○心の良知、これを聖と謂う。聖人の学はただこれこの良知を致すのみ。自然にしてこれを致す者は、聖人なり。勉然(べんぜん)としてこれを致す者は、賢人なり。自ら蔽(おお)われ自らく昧(くら)くして、肯(あえ)てこれを致さざる者は、愚夫不肖(ぐふふしょう)の者なり
(解釈)「心にある良知こそ最高のものである。我々の目指す聖人になる為の学問は、ただこの良知を発現すること、これに尽きる。それを無理なくできるのが聖人、努力してできるのが賢人である。私欲に蔽われて、あえて良知を発現しようとしないのは愚かな人間である」
○人は天地の心にして、天地万物は本(もと)吾が一体のものなり。生民(せいみん)の困苦茶毒(とどく)は、いずれか疾痛(しっつう)の吾が身に切なるものに非ざらんや。吾が身の疾痛を知らざるは、是非の心無き者なり。是非の心は、慮(おもんばか)らずして知り、学ばずして能(よ)くす。いわゆる良知なり。
(解釈)「人間は天地の心であって、天地万物はもともと我と一体のものである。

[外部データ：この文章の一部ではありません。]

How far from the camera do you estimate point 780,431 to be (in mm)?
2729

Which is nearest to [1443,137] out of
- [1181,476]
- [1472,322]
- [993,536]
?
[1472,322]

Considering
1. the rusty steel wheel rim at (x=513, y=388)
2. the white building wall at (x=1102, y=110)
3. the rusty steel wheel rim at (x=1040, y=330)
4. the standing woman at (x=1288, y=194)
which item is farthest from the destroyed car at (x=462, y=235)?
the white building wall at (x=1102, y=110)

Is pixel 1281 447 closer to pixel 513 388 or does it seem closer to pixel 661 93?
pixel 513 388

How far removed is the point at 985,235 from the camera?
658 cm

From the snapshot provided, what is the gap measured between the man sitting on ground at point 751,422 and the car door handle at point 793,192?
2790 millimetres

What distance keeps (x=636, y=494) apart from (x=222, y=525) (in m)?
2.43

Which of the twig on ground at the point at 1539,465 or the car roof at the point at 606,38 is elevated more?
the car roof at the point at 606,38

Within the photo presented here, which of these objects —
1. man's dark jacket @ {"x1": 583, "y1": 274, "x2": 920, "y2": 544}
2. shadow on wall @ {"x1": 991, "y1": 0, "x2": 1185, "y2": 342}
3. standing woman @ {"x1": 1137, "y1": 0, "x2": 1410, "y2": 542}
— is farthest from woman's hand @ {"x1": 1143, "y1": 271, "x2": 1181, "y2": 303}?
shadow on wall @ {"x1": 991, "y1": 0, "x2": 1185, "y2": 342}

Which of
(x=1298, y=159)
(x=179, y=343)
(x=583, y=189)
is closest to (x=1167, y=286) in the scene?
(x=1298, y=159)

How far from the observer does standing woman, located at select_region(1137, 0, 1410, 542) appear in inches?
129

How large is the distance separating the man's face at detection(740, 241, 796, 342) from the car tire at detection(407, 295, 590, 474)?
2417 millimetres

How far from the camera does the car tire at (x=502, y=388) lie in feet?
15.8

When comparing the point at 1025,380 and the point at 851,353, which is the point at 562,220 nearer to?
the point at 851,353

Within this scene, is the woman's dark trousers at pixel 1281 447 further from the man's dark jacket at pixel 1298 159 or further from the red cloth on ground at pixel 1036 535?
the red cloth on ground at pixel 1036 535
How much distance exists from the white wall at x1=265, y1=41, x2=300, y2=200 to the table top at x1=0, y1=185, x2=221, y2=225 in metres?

だから、民衆の苦しみや痛みは、わが身にとっても、そのまま切実な痛みでないものはない。この痛みを感じないのは、是非の心を持たない者である。是非の心とは、『孟子』に『考えないでも分かり、学ばないでもできる』とあるもので、いわゆる良知に他ならない」。
王陽明は、50才を過ぎて、『致良知』説を提唱する。これが王陽明の思想の最後に到達した境地とされている。「良知」とは禅の悟りのように、時と所と場所を問わず、常に即座に、その場にもっともふさわしい判断と実践をもたらす能力のことを意味した。この良知を育むものは『無私の自愛』と彼は説く。良知の自然な判断能力を、自分の奥深い内にある一人の聖人にたとえるなら、それとは別に常に日常生活の中にたち現れ、その聖人を無視してわがままに振舞うもう一人の凡人がいる。大事なことは、聖人がこの凡人を統御することによってはじめて良知・良能が発揮できる見なし、これを『致良知』と言った。